Sangamo gets RAC approval
On September 9, Sangamo BioSciences presented information to the Recombinant DNA Advisory Committee (RAC) on its proposed clinical trial, “A Phase I, Multicenter, Open-Label, Single-Dose Study to Assess the Safety and Tolerability of Autologous Hematopoietic Stem Progenitor Cells (HSPC) Modified at the BCL11A Gene by Zinc Finger Nucleases (SB-BCLmR-HSPC) to Increase Fetal Hemoglobin Production in Subjects with Transfusion-Dependent Beta-Thalassemia.”
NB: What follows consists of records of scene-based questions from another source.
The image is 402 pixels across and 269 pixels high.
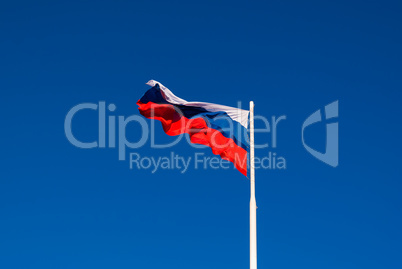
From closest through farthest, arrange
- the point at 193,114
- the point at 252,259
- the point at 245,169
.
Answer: the point at 252,259
the point at 245,169
the point at 193,114

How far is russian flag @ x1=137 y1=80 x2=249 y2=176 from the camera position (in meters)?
22.3

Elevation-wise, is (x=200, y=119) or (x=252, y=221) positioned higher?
(x=200, y=119)

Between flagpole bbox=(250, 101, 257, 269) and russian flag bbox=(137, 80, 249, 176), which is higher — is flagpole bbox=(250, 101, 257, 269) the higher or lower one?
the lower one

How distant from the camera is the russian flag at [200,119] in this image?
22.3 m

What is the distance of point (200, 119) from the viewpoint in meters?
23.3

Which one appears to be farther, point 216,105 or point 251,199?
point 216,105

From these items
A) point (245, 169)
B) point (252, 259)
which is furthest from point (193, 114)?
point (252, 259)

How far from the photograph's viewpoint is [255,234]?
19359 millimetres

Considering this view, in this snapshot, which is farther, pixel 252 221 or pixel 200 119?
pixel 200 119

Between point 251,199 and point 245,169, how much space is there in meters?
2.19

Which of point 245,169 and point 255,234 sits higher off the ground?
point 245,169

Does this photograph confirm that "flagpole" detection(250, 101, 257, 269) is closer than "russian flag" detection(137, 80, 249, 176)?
Yes

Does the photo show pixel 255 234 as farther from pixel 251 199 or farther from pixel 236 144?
pixel 236 144

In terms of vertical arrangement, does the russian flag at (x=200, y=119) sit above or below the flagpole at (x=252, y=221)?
above
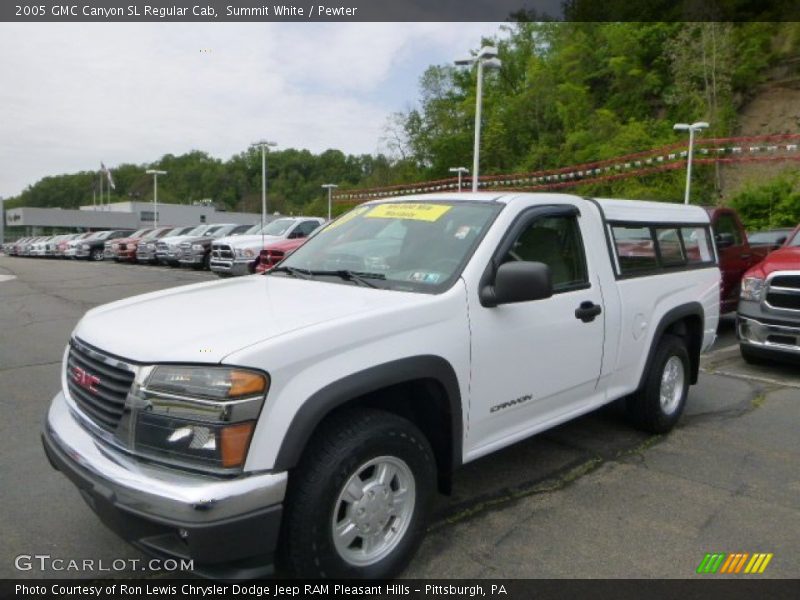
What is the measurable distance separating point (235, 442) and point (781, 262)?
263 inches

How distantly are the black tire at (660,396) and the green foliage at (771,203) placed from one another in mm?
25444

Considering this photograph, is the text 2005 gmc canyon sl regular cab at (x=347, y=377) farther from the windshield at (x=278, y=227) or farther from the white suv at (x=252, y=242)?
the windshield at (x=278, y=227)

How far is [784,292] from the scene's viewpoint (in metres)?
6.70

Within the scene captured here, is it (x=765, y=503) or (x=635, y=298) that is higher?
(x=635, y=298)

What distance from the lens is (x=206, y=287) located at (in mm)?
3771

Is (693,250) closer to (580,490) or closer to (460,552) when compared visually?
(580,490)

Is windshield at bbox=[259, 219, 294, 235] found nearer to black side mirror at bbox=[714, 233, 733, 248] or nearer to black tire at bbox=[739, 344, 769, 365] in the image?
black side mirror at bbox=[714, 233, 733, 248]

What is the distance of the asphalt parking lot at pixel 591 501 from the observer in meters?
3.15

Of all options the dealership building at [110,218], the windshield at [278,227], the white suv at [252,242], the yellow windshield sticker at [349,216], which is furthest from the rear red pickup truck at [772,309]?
the dealership building at [110,218]

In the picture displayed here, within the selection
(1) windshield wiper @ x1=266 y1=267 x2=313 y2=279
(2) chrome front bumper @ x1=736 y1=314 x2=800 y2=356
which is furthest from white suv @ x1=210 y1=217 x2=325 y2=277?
(1) windshield wiper @ x1=266 y1=267 x2=313 y2=279

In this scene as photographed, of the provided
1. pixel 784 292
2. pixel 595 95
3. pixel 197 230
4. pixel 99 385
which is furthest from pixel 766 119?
pixel 99 385

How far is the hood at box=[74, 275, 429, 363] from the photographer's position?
8.17 ft

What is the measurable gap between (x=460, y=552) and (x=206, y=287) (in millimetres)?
2073

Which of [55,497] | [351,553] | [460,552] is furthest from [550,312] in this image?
[55,497]
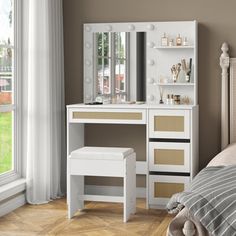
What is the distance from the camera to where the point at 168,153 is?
493 cm

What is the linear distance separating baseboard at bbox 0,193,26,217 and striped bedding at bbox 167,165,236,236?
214 centimetres

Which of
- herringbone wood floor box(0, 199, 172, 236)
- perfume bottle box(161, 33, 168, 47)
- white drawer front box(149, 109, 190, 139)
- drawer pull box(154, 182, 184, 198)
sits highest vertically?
perfume bottle box(161, 33, 168, 47)

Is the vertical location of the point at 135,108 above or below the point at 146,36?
below

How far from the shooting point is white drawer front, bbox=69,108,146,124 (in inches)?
195

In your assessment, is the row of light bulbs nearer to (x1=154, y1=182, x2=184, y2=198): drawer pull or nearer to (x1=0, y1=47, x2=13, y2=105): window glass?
(x1=0, y1=47, x2=13, y2=105): window glass

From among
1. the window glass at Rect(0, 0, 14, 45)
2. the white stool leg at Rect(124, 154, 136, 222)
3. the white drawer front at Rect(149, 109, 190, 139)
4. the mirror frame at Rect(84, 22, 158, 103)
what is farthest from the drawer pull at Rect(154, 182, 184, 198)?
→ the window glass at Rect(0, 0, 14, 45)

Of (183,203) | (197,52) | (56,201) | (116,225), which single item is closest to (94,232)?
(116,225)

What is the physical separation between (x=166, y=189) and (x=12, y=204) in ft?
4.44

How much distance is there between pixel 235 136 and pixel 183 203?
259cm

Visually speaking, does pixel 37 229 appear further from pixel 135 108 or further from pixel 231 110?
pixel 231 110

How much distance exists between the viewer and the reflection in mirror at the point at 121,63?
542cm

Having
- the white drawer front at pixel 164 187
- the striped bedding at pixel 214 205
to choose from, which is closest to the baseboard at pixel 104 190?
the white drawer front at pixel 164 187

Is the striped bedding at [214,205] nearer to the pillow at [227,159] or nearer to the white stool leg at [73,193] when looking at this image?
the pillow at [227,159]

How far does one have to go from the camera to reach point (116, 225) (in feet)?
14.5
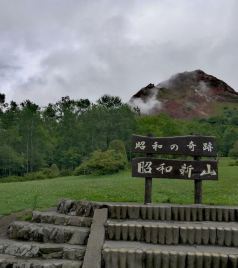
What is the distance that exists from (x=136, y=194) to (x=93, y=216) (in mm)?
5835

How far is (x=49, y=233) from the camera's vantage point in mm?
8977

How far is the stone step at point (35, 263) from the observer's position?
7496mm

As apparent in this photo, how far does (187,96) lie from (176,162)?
410 ft

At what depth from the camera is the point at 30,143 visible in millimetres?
61344

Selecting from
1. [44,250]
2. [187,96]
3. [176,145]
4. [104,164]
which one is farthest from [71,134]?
[187,96]

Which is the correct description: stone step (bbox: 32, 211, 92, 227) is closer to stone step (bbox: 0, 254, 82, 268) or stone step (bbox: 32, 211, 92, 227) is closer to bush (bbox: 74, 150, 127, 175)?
stone step (bbox: 0, 254, 82, 268)

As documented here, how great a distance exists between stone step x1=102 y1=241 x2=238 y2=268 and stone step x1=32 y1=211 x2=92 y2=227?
200cm

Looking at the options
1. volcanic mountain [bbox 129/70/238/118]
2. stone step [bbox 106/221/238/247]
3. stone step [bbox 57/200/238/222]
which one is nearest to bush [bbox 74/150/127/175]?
stone step [bbox 57/200/238/222]

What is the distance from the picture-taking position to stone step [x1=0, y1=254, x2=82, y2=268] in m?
7.50

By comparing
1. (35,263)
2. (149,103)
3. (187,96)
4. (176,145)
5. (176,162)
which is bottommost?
(35,263)

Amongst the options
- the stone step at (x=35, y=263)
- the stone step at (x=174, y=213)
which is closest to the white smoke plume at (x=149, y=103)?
the stone step at (x=174, y=213)

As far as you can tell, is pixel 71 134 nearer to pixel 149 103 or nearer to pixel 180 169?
pixel 180 169

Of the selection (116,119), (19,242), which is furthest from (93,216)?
(116,119)

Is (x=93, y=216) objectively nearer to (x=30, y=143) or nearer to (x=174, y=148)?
(x=174, y=148)
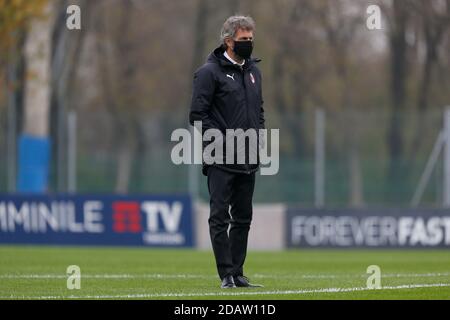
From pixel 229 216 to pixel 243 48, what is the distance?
159 centimetres

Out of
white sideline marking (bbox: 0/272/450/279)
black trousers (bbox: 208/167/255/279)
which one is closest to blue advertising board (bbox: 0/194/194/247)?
white sideline marking (bbox: 0/272/450/279)

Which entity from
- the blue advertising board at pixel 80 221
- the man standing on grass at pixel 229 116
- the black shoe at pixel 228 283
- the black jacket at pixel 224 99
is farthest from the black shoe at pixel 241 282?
the blue advertising board at pixel 80 221

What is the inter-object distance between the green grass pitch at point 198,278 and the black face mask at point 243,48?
7.19 feet

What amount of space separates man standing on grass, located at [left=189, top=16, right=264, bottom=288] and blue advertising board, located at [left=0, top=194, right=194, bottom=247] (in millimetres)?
13885

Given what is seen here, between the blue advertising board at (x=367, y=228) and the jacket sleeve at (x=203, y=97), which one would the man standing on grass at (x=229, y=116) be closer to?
the jacket sleeve at (x=203, y=97)

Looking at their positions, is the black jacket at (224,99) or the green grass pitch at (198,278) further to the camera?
the black jacket at (224,99)

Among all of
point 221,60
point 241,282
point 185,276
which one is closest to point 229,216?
point 241,282

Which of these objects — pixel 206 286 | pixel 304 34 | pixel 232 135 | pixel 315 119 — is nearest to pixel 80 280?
pixel 206 286

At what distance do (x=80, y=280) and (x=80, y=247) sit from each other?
12.4m

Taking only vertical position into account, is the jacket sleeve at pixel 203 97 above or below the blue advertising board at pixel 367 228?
above

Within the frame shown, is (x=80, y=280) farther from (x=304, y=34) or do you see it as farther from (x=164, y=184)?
(x=304, y=34)

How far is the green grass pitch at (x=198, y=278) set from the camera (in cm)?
1037

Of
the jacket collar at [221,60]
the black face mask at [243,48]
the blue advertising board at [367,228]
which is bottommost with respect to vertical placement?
the blue advertising board at [367,228]

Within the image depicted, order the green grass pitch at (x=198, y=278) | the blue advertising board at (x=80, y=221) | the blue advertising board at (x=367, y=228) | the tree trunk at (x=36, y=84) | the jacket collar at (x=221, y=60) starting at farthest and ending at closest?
the tree trunk at (x=36, y=84), the blue advertising board at (x=80, y=221), the blue advertising board at (x=367, y=228), the jacket collar at (x=221, y=60), the green grass pitch at (x=198, y=278)
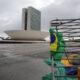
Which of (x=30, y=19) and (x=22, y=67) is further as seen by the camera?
(x=30, y=19)

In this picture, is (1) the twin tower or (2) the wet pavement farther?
(1) the twin tower

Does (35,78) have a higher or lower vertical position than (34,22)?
lower

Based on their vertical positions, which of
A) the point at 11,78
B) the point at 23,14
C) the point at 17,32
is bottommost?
the point at 11,78

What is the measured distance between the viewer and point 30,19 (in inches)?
1916

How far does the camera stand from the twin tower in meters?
48.7

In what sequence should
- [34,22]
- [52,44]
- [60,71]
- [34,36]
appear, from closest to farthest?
[52,44], [60,71], [34,36], [34,22]

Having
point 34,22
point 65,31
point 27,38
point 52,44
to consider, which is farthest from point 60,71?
point 34,22

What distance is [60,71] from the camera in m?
1.82

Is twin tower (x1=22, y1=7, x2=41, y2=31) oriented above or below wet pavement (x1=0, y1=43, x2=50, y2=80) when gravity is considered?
above

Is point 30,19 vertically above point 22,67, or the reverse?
point 30,19

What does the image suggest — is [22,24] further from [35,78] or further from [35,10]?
[35,78]

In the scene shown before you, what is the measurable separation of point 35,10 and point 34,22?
7.50 meters

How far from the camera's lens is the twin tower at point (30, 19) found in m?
48.7

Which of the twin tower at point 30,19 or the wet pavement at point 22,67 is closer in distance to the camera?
the wet pavement at point 22,67
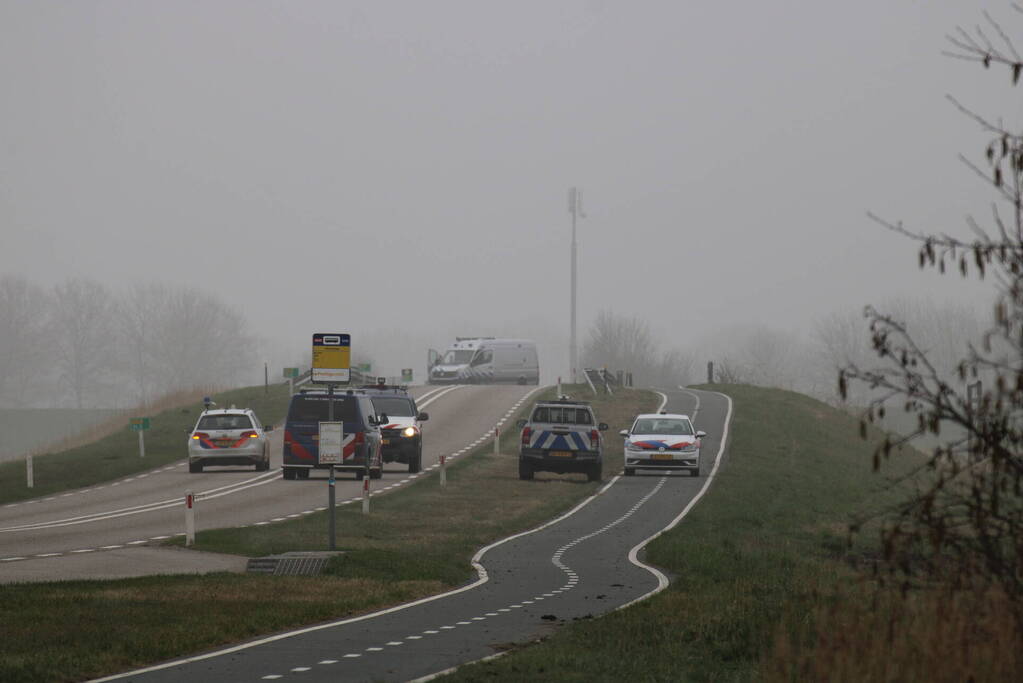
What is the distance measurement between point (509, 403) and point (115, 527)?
133 feet

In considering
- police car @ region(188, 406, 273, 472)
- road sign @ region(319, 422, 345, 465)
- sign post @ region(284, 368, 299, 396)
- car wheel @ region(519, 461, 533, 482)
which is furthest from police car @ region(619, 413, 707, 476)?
sign post @ region(284, 368, 299, 396)

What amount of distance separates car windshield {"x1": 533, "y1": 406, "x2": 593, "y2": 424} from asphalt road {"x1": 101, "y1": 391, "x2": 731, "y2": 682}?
7.33 meters

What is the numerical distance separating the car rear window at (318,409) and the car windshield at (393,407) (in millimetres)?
4993

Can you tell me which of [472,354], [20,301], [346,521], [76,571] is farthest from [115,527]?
[20,301]

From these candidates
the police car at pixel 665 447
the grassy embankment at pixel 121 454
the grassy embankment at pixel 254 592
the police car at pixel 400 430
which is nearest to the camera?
the grassy embankment at pixel 254 592

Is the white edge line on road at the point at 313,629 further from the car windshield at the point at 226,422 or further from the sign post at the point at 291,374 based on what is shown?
the sign post at the point at 291,374

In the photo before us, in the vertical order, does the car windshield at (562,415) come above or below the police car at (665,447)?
above

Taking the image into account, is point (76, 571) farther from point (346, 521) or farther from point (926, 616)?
point (926, 616)

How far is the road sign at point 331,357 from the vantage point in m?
29.0

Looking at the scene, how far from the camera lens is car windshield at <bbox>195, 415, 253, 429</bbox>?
45.2 m

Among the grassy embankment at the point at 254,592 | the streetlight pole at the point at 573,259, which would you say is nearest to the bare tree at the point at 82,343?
the streetlight pole at the point at 573,259

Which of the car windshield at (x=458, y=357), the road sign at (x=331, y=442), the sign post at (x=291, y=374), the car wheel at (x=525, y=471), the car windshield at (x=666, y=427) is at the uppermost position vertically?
the car windshield at (x=458, y=357)

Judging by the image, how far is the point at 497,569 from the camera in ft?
82.0

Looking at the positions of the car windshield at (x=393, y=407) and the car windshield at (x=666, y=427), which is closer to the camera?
the car windshield at (x=666, y=427)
This study is intended to use a gene editing technique to enable a person with thalassemia to increase the production of fetal hemoglobin, ideally to therapeutic levels which would decrease or eliminate the need for transfusions. Fetal hemoglobin production is high prior to birth but rapidly diminishes during the first year of life.
The RAC gave its approval of the protocol at the September 9 meeting. Sangamo subsequently confirmed that it is on track to file an IND (Investigational New Drug) application with the U.S. Food and Drug Administration before the end of the year.
The Cooley’s Anemia Foundation is encouraged at the activity in the gene-based treatment field and will continue to report on results as they become available.